LISTING ->
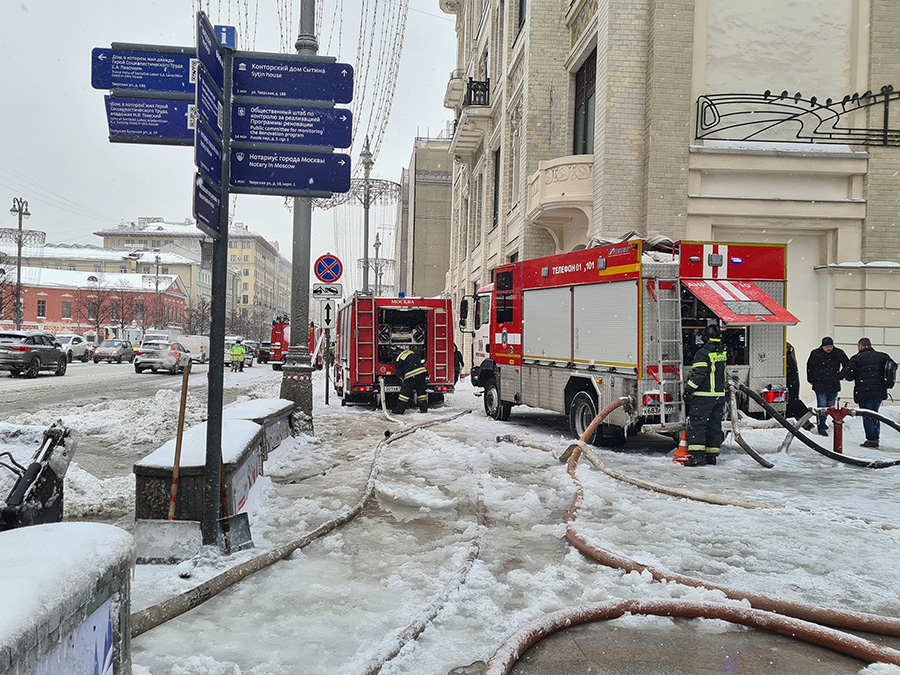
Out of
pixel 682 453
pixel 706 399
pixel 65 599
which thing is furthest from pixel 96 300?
pixel 65 599

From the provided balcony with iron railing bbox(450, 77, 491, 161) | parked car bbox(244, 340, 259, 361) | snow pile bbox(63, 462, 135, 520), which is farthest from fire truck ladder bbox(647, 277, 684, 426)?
parked car bbox(244, 340, 259, 361)

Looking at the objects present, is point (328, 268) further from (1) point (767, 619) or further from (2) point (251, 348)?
(2) point (251, 348)

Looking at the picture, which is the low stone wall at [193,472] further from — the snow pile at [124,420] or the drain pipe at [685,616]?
the snow pile at [124,420]

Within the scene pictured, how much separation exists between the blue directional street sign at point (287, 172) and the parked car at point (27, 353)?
24256 mm

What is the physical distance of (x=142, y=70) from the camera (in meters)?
5.64

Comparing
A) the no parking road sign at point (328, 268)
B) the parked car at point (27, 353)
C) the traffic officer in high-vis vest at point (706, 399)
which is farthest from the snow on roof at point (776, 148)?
the parked car at point (27, 353)

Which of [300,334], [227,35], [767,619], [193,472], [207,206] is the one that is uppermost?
[227,35]

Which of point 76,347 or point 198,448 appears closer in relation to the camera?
point 198,448

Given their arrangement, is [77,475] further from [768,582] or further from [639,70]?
[639,70]

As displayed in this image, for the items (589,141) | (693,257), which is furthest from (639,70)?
(693,257)

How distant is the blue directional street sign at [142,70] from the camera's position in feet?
18.3

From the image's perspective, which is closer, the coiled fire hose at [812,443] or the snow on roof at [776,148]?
the coiled fire hose at [812,443]

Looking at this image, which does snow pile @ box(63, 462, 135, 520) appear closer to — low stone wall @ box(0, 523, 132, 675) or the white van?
low stone wall @ box(0, 523, 132, 675)

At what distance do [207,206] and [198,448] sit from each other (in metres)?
2.05
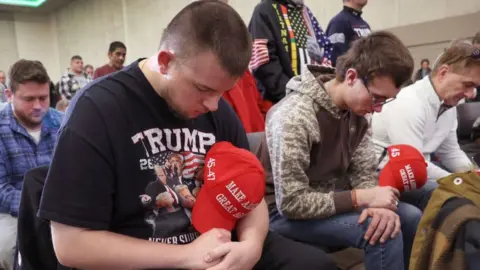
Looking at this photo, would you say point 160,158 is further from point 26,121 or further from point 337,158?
point 26,121

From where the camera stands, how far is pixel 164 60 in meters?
0.90

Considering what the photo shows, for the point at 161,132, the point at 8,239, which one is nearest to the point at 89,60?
the point at 8,239

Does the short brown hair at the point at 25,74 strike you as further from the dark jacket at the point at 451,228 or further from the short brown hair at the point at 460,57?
the short brown hair at the point at 460,57

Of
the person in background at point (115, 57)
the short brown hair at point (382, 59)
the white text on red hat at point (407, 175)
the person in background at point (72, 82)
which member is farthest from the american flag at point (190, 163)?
the person in background at point (72, 82)

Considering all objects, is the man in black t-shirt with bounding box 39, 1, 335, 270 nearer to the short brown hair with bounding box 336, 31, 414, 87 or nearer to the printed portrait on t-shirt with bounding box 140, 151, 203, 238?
the printed portrait on t-shirt with bounding box 140, 151, 203, 238

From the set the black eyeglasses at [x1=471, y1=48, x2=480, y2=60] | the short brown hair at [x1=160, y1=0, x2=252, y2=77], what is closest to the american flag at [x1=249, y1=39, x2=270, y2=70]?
the black eyeglasses at [x1=471, y1=48, x2=480, y2=60]

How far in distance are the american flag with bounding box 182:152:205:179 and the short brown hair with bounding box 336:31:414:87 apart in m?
0.74

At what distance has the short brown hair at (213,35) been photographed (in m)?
0.85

AIM -> Repeat word for word the lines running from the line containing "Considering all objects, is" to the end of the entries above, inclusive.

EXPECTED OUTPUT ->
Considering all objects, is the man in black t-shirt with bounding box 39, 1, 335, 270 nearer to the short brown hair with bounding box 336, 31, 414, 87 or nearer to the printed portrait on t-shirt with bounding box 140, 151, 203, 238?
the printed portrait on t-shirt with bounding box 140, 151, 203, 238

From the set the black eyeglasses at [x1=471, y1=48, x2=480, y2=60] | the short brown hair at [x1=160, y1=0, x2=252, y2=77], what is closest to the american flag at [x1=249, y1=39, x2=270, y2=70]?
the black eyeglasses at [x1=471, y1=48, x2=480, y2=60]

How far in distance are the american flag with bounding box 182:152:205:179 and the short brown hair with bounding box 336:31:414:87 apart in m?
0.74

At what distance has the short brown hair at (213,35) been photographed (in m)?
0.85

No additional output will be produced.